On the last day of summer, here's a translation of LJ user drugoi‘s photo report (RUS, Aug. 13) on his trip to Crimea, one of the favorite summer tourism destinations in the Soviet times, now facing fierce competition from resorts in Turkey and Egypt:
[Yalta] is like a native town for me; I was five when I was taken here for the first time, and then I've visited it an innumerable number of times, lived here for a long time and know the place very well, and miss it. I'm here now because I've missed it. It happens once every five-seven years now.
This time we've decided to stay at “Livadia” sanatorium, located in a small town near Yalta. The roofless building in the picture [Please visit the original post to see this and other pictures accompanying the text.] is part of the sanatorium's reception department. It absolutely does not mean that the rest of it looks the same. But this isn't a rare sight here, either – old things gradually collapse, new ones grow slowly, yet steadily.
Since our last visit in 2000, Yalta has changed a lot – there are more cars and more people, and every square centimeter of the city's surface is used to sell something. In summer, the resort city is desperately trying to recover what was lost during winter hibernation – everyone is selling something. A man walks out of his house, places floor scales on the sidewalk, writes on a piece of cardboard, “Scales – 1 hryvnia [$0.25]” – and he's already an entrepreneur, taking the much-needed kopeck back home.
The contrasts have grown more pronounced – utter poverty is next to luxurious limousines and palaces built over old vineyards. My favorite confectionary “Pchyolka” [“A Little Bee”], where I could stand for hours as a child, looking at the toy railway in the shop window, has been replaced with a casino. […]
They way they talk in the street is different now – there's more shokanye and fricative ‘g’ [Ukrainian pronunciation]. It appears as if people from Eastern Ukraine have replaced those from Moscow and Leningrad; the latter are now vacationing in Turkey and Egypt. There are very few cars with Russian license plates in Yalta – I've seen two or three.

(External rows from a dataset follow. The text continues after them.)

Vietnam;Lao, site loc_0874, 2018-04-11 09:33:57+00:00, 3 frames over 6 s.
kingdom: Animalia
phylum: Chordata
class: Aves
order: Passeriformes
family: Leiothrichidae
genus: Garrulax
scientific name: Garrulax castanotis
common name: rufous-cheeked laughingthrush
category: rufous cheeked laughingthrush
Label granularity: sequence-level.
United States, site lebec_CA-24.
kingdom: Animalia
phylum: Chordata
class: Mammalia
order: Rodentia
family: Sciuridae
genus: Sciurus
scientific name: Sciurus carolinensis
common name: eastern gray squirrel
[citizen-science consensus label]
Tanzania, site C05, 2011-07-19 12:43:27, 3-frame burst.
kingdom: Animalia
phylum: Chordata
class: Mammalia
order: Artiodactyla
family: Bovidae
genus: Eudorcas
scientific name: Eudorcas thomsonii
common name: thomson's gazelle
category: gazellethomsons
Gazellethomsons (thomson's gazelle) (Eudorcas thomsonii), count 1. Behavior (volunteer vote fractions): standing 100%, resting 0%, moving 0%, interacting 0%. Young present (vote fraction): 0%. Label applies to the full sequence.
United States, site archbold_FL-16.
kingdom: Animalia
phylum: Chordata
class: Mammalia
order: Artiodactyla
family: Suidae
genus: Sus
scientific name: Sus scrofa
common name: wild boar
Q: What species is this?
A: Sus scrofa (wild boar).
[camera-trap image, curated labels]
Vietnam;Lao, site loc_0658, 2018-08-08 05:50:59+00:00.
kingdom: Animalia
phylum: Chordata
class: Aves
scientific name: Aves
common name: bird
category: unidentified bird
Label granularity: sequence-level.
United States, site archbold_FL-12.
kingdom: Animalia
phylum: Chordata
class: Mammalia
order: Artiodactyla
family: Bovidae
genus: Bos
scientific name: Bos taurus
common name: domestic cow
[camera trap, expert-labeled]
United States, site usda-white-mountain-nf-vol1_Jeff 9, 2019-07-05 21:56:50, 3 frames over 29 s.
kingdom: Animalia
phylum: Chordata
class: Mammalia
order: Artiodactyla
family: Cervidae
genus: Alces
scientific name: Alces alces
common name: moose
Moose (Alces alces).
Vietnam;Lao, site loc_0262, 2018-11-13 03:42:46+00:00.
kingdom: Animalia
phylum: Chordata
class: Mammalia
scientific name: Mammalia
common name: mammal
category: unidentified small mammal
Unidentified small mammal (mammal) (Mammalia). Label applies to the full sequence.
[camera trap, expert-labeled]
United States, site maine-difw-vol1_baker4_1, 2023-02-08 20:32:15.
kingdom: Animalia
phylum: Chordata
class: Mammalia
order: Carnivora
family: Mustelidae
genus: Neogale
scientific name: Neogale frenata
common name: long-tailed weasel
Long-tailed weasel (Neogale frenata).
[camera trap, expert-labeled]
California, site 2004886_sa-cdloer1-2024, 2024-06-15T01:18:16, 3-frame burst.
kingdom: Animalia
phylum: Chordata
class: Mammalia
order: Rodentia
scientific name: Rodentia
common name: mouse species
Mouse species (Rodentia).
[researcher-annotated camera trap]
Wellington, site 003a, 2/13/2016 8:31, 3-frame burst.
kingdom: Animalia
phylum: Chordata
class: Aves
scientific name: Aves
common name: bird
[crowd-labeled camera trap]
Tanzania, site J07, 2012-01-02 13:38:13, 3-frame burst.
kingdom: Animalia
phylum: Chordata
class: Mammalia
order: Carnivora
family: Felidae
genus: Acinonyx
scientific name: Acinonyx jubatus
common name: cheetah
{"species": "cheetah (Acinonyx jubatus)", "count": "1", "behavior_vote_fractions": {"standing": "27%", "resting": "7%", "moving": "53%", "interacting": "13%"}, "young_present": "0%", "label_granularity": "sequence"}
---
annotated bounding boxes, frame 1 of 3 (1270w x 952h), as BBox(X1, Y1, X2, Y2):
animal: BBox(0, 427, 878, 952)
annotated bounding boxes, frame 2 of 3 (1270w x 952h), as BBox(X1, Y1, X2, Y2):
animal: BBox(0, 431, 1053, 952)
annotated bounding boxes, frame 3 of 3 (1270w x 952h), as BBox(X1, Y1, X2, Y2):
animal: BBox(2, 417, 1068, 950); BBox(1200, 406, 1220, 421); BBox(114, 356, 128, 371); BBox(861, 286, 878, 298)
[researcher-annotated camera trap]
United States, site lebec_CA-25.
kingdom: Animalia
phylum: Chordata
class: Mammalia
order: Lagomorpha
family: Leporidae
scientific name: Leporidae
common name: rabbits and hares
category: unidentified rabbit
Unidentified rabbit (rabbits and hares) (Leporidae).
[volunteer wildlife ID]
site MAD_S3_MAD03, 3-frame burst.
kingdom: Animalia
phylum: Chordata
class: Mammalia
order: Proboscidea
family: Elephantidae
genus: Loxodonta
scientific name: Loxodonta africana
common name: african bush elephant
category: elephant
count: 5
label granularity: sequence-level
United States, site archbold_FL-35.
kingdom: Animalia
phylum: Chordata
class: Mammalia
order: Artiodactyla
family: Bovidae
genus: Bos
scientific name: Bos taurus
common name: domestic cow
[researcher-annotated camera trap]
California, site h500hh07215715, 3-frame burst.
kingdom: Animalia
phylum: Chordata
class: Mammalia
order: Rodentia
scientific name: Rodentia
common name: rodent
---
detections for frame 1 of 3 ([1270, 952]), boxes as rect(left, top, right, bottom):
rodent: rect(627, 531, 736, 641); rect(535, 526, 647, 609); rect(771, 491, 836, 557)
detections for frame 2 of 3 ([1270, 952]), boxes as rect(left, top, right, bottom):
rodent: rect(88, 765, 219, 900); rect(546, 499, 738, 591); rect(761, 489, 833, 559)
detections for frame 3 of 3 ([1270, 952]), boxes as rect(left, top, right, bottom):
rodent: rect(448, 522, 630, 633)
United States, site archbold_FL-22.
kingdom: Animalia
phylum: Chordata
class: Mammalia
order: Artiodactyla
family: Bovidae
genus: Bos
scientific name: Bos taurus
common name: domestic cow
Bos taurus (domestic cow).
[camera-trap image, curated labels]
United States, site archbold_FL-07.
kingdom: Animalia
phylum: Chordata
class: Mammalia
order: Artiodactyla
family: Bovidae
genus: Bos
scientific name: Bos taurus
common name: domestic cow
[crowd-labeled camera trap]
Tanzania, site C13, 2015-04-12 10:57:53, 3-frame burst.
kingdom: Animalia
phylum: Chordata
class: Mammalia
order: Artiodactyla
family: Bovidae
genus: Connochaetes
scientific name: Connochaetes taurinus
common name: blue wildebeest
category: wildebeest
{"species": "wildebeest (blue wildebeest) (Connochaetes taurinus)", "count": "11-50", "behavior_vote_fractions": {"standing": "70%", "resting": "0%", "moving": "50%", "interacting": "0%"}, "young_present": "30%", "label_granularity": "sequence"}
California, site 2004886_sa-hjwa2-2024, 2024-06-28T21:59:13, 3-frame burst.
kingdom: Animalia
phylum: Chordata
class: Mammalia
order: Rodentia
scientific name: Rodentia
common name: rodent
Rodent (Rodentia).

[Livadia]'s center is a small square near a bus station. Buses are no longer running – they've been replaced with Mercedes minivans and taxis. There's also a small market here, where you can buy anything your soul desires. Our lifestyle here is the proper lifestyle of a Soviet tourist in Yalta – we buy watermelons, boiled corn, and drink homemade wine on our balcony.
[The Livadia Palace], next to which we live, has lost its calm grandeur and has turned into yet another money-making machine. Souvenir tents surround the palace, and there're wax sculpture exhibitions and God knows what else inside. Next to the home church of [the Romanovs], music is blaring day and night from the restaurants stuck right to the palace.
Take a few steps from the palace – whose flower beds are still taken care of, sort of – and there's ruin. Garbage is under every bush and no one's taking it away.
[Behind the summer residence of the last Russian czar], the stench of [excrements] was unbearable and none of the street lamps was intact – it looked like someone had deliberately torn off the light bulbs […] out of them.
Below are a few comments of the 132 that this post has received:
They steal a lot in Crimea's [government] :( No one's looking after the historical monuments – the whole territory has been given away to [individual entrepreneurs], and officials are pocketing the money obtained from them. Turkey and Egypt are indeed a better deal now – they, at least, have normal service and it's clean there.
Terrible… to treat the land like this (wherever it is, in Crimea, St. Petersburg or Ryazan…). They talk about the government, [the Orange and the Blue ones], about a lack of funding… But it's so simple! When you go camping with friends, take an extra garbage bag with you. And everything will change right away…
We were in Crimea two years ago because of the problems with my foreign travel passport. I haven't had such a terrible vacation in a long time. In Simeiz, we paid $30 a day for a room that didn't have a bathroom of its own, where water was being turned on on schedule, and the landlady, named Evgeniya Nikolayevna, was running around the hallways, inquiring loudly who hadn't flushed the toilet completely, instead of cleaning it quietly by herself.
Then I quickly cleared up the situation with my passport and we went to Montenegro. For 20 euros a day we had everything there, including free grape vodka, sailing the sea in our landlords’ boat, and everyone's love. All this as well as the relative cleanliness and the European idea of what service is. Crimea does not deserve our oil dollars.
P.S. On the way to the beach in [Simeiz], there was a turd – it lay right in the middle of the road, drying in the sun. In the 14 days of our stay in this resort town, no one bothered to take it away.